--- WORK REQUEST A ---
In the passage on Allied antisubmarine weapons, reproduce the text verbatim, beginning at the words "Declared feasible in" and stopping after the words "back to 4,000.".
--- WORK REQUEST B ---
According to the passage on Allied antisubmarine weapons, what cover name hid development of the acoustic airborne torpedo?
--- WORK REQUEST C ---
Write the next part of the passage on Allied antisubmarine weapons, picking up after its final sentence.

--- SOURCE PASSAGE ---
The British did not pursue the sonobuoy, but the Americans, believing the device had great potential, had launched a large R&D program to produce improved sonobuoys for aircraft. Upon reaching the suspected area of a submarine or after detecting one by sight, the aircraft was to drop a pattern of sonobuoys. Since each buoy was to have a different coded signal, the aircraft would be able to follow the submerged moves of the submarine and set up an attack based on the detected movement, and/or call in surface forces to assist in the attack.
• AIR-DROPPED WEAPONS. By the time the United States entered the war, the British, but not the Americans, had developed an aerial depth-charge pistol with a shallow setting of about twenty-five feet for attacking surfaced or crash diving U-boats. Profiting from British technology, the Americans hastened to fit a version of this pistol to the 250-pound Mark XVII aerial depth charge. Moreover, by substituting British-developed Torpex for TNT, the Americans increased the lethality of the aerial depth charge by 50 percent.
Aware from the British experience that aircraft attacks on U-boats had not been very successful, American scientists sought a more sophisticated device for killing fast-diving U-boats. The upshot was a small, smart, acoustic airborne torpedo that, after entering the water, “homed” on the noise of the submerged U-boat.
Declared feasible in December 1941, scientists and engineers at the Harvard Underwater Sound Laboratory, the Columbia University Underwater Sound Laboratory, the Navy’s David Taylor Model Basin, General Electric, and Western Electric and its subsidiary Bell Laboratories pursued this weapon with the highest priority in utmost secrecy using the cover name “Mark XXIV Mine.” Informally known as “Fido,” this weapon was ready for use in merely twelve months. It would prove to be one of the most effective ASW devices produced during the war, so successful that the original order for 10,000 torpedoes was cut back to 4,000.
The “Fido” was seven feet long and seventeen inches in diameter. It weighed 680 pounds and had a 92-pound Torpex warhead. It could “chase” a submerged U-boat for ten minutes at a maximum speed of 12 knots. Since a U-boat could outsmart Fido by surfacing and running away at high speed on diesels, the characteristics of Fido remained very secret throughout the war, to the point that the weapon could not be employed except on a fully submerged U-boat, and not even then if an Allied ship or another U-boat was on the surface nearby.

--- DATASET RECORDS ---
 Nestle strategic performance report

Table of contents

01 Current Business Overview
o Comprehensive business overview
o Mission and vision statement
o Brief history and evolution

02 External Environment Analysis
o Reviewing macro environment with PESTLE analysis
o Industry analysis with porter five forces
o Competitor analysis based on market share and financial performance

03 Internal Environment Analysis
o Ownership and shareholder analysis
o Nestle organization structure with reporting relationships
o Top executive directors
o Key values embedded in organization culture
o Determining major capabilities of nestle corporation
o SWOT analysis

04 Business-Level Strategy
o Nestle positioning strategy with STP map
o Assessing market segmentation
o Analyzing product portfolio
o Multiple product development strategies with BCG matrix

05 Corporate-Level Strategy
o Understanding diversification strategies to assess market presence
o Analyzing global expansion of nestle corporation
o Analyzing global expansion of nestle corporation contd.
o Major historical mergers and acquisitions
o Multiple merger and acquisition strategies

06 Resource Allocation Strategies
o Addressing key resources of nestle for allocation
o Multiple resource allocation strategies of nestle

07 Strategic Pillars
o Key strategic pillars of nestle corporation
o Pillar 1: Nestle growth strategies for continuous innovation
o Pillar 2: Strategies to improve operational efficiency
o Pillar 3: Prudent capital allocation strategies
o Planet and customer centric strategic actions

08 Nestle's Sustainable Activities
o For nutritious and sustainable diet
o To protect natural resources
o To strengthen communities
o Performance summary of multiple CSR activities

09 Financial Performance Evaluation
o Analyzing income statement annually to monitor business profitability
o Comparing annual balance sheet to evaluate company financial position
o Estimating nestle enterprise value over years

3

--- REPLY A ---
Declared feasible in December 1941, scientists and engineers at the Harvard Underwater Sound Laboratory, the Columbia University Underwater Sound Laboratory, the Navy’s David Taylor Model Basin, General Electric, and Western Electric and its subsidiary Bell Laboratories pursued this weapon with the highest priority in utmost secrecy using the cover name “Mark XXIV Mine.” Informally known as “Fido,” this weapon was ready for use in merely twelve months. It would prove to be one of the most effective ASW devices produced during the war, so successful that the original order for 10,000 torpedoes was cut back to 4,000.

--- REPLY B ---
"Mark XXIV Mine."

--- REPLY C ---
• LORAN. The British experience had demonstrated that a means of all-weather navigation was essential for reporting positions of sighted U-boats, for more effective rendezvous of convoys with air and surface escorts, for evasive maneuvers of convoys, and for other military purposes.
In October 1940, an American scientist, Alfred Loomis, proposed an electronic navigation system which was based on radio pulses emitted in a certain way by shore-based transmitters. In early 1941 a team at MIT’s Radiation Laboratory, headed by Melville Eastham, pursued this proposal and by September of that year had demonstrated its feasibility. Known as Long Range Aid to Navigation (LORAN), the system proved to be capable of providing nearly precise navigational fixes up to 700 miles from the shore-based transmitters in daytime and 1,400 miles at night in any weather. Soon after America entered the war, the Army and Navy established five LORAN transmitting stations in Canada and Greenland, for the benefit of the North Atlantic convoy network. From this beginning, the LORAN system was to spread over half the globe.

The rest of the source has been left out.